And by the way, when I searched SLAB_CACHE_DMA32 which is another zone
aware slab flag, I got that not all people likes to abuse
kmalloc(GFP_DMA). There are two places where
kmem_cache_create(SLAB_CACHE_DMA32) are called to create slab grabbing
memory from zone DMA32. Obviously the code author really knows slab
allocator. They use dma32 slab to get cache memory under 4G.

drivers/firmware/google/gsmi.c : gsmi_init()
drivers/iommu/io-pgtable-arm-v7s.c: arm_v7s_alloc_pgtable()

>
> When I use 'git grep "GFP_DMA/>"' to search all places specifying GFP_DMA,
> I noticed the main usage of kmalloc(GFP_DMA) is to get memory under a
> memory limitation, but not for DMA buffer allocation. Below is what I got
> for earlier kdump issue explanation. It can help explain why kmalloc(GFP_DMA)
> is useful on ARCHes w/o ZONE_DMA32, but doesn't make sense on x86_64 which
> has both zone DMA and DMA32. The 16M ZONE_DMA is only for very rarely used
> legacy ISA device, but most pci devices driver supporting 32bit addressing
> likes to abuse kmalloc(GFP_DMA) to get DMA buffer from the zone DMA.

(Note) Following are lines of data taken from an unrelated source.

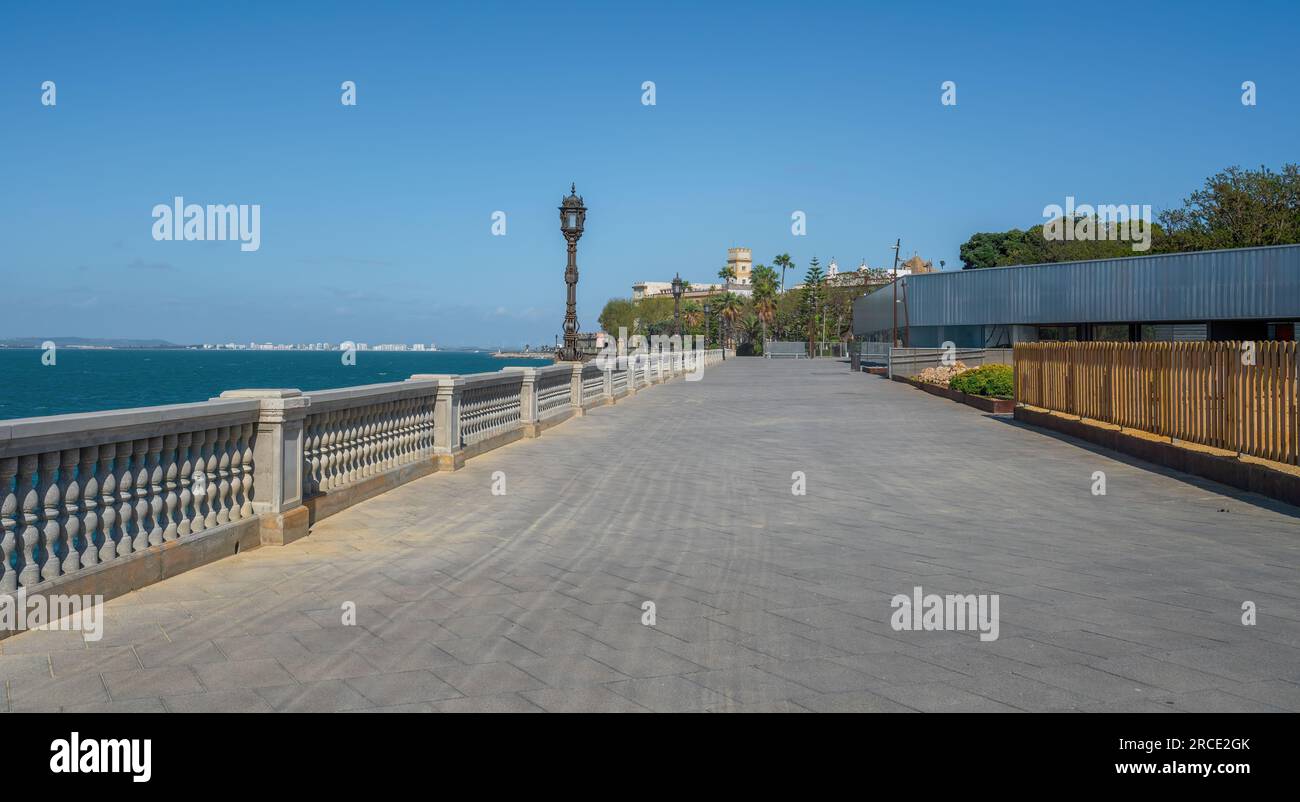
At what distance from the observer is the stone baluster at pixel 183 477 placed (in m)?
7.24

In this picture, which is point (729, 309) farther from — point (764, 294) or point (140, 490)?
point (140, 490)

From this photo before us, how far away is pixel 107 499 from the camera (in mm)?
6387

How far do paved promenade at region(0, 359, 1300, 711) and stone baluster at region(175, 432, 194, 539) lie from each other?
37 cm

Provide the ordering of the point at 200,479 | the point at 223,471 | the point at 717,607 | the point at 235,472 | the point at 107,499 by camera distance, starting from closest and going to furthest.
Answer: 1. the point at 107,499
2. the point at 717,607
3. the point at 200,479
4. the point at 223,471
5. the point at 235,472

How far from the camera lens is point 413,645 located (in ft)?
18.3

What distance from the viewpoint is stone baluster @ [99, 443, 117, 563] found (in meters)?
6.36

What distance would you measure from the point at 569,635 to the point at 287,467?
13.1 ft

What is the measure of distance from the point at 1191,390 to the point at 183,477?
497 inches

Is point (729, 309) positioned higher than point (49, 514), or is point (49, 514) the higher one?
point (729, 309)

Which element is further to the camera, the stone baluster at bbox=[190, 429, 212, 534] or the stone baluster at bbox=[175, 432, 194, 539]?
the stone baluster at bbox=[190, 429, 212, 534]

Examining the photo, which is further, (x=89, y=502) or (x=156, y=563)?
(x=156, y=563)

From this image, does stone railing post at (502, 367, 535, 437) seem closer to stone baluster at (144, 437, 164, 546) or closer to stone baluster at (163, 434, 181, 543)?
stone baluster at (163, 434, 181, 543)

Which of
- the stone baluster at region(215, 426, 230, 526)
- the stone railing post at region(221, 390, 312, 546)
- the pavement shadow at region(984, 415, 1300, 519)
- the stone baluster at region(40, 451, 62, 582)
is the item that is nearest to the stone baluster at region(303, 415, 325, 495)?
the stone railing post at region(221, 390, 312, 546)

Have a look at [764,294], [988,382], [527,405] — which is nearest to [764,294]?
[764,294]
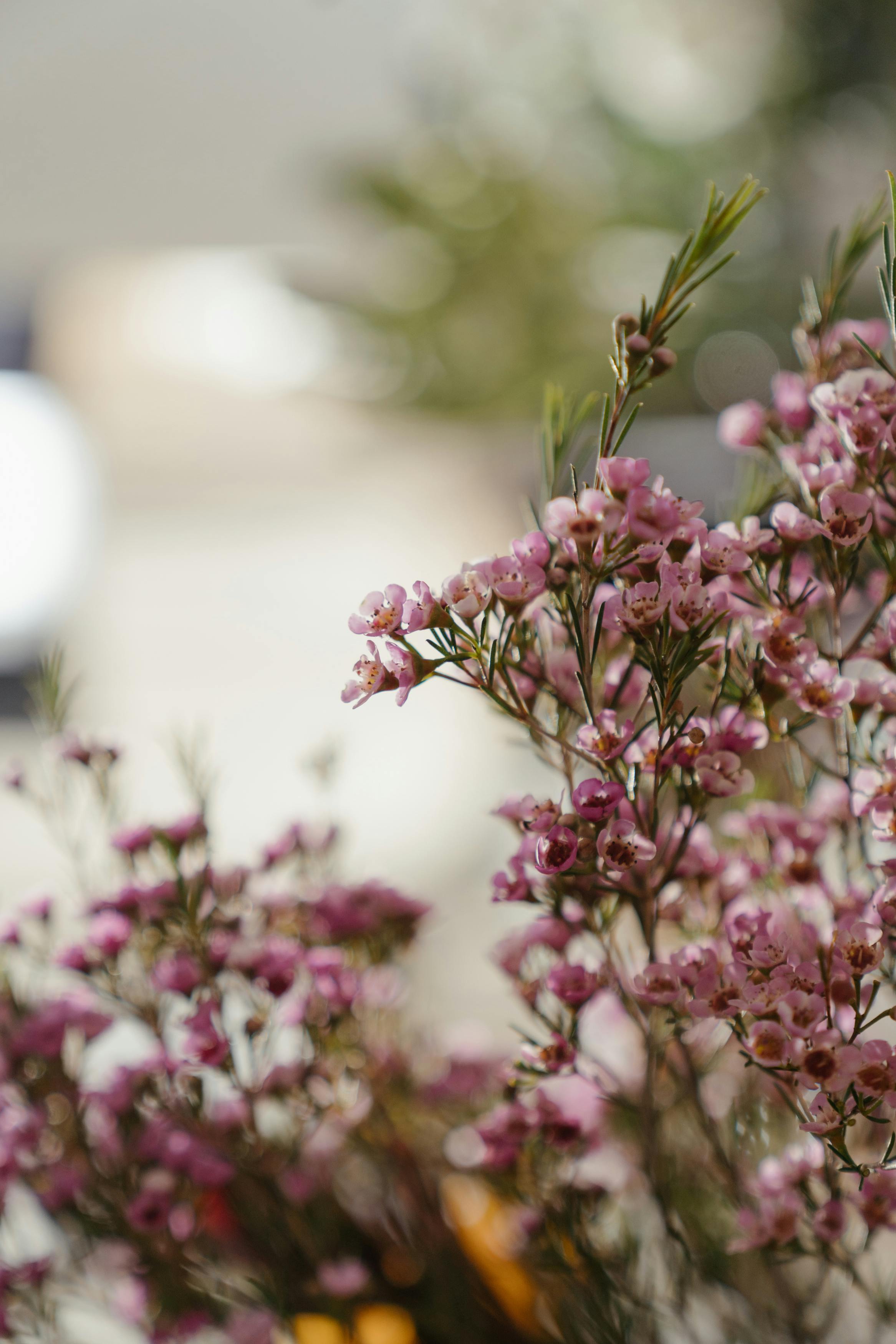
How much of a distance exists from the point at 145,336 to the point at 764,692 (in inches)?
86.9

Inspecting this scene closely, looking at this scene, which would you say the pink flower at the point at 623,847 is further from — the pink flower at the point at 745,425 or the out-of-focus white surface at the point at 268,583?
the out-of-focus white surface at the point at 268,583

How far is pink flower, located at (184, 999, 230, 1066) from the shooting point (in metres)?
0.31

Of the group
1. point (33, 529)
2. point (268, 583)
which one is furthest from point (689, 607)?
point (33, 529)

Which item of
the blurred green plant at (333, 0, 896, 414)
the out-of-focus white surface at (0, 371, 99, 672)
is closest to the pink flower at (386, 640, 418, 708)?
the blurred green plant at (333, 0, 896, 414)

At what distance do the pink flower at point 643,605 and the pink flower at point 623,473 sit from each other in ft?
0.07

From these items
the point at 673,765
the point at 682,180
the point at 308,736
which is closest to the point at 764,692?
the point at 673,765

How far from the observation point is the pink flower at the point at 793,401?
32cm

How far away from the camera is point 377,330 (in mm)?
1707

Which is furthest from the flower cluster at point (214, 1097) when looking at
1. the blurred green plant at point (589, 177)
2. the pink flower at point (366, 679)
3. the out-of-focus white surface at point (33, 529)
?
the out-of-focus white surface at point (33, 529)

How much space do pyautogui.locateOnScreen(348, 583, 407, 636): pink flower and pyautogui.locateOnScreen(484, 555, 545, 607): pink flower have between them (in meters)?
0.02

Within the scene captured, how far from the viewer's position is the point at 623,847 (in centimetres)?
24

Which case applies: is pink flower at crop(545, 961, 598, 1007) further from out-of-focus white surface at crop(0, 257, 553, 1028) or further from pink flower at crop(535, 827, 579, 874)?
out-of-focus white surface at crop(0, 257, 553, 1028)

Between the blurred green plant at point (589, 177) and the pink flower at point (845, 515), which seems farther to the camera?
the blurred green plant at point (589, 177)

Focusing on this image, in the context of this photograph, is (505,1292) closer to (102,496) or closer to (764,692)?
(764,692)
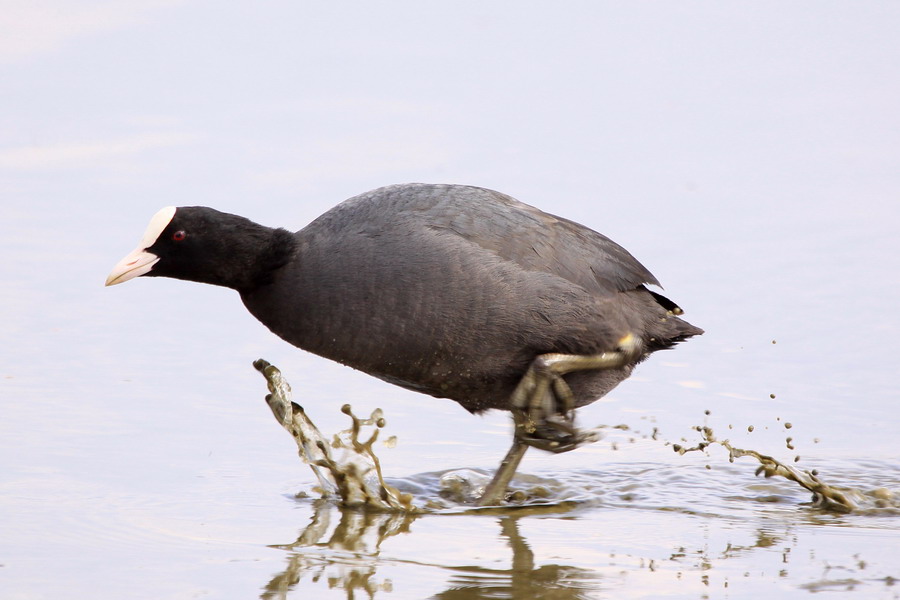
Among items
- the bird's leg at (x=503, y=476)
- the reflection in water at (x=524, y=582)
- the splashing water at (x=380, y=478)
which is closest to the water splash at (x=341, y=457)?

> That obviously is unsafe and unreasonable.
>
> Like risc-V which doesn't have the burden of legacy ISA devices, it can
> take only containing DMA32 zone way. ARM64 also adjusts to have only
> arm64 if not on Raspberry Pi. Using kmalloc(GFP_DMA) makes them no
> inconvenience. If finally having dma32-kmalloc, the name may need be
> carefully considerred, it seems to be acceptable. We just need to pick
> up those ISA device driver and handle their 24bit addressing DMA well.
>
> For this patchset, I only find out places in which GPF_DMA is
> redundant and can be removed directly, and places where
> kmalloc(GFP_DMA)|dma_map_ pair can be replaced with dma_alloc_xxxx() API
> and the memory wasting is not so big. I have patches converting
> kmalloc(GFP_DMA) to alloc_pages(GFP_DMA), but not easy to replace with
> dma_alloc_xxx(), Hyeonggon suggested not adding them to this series.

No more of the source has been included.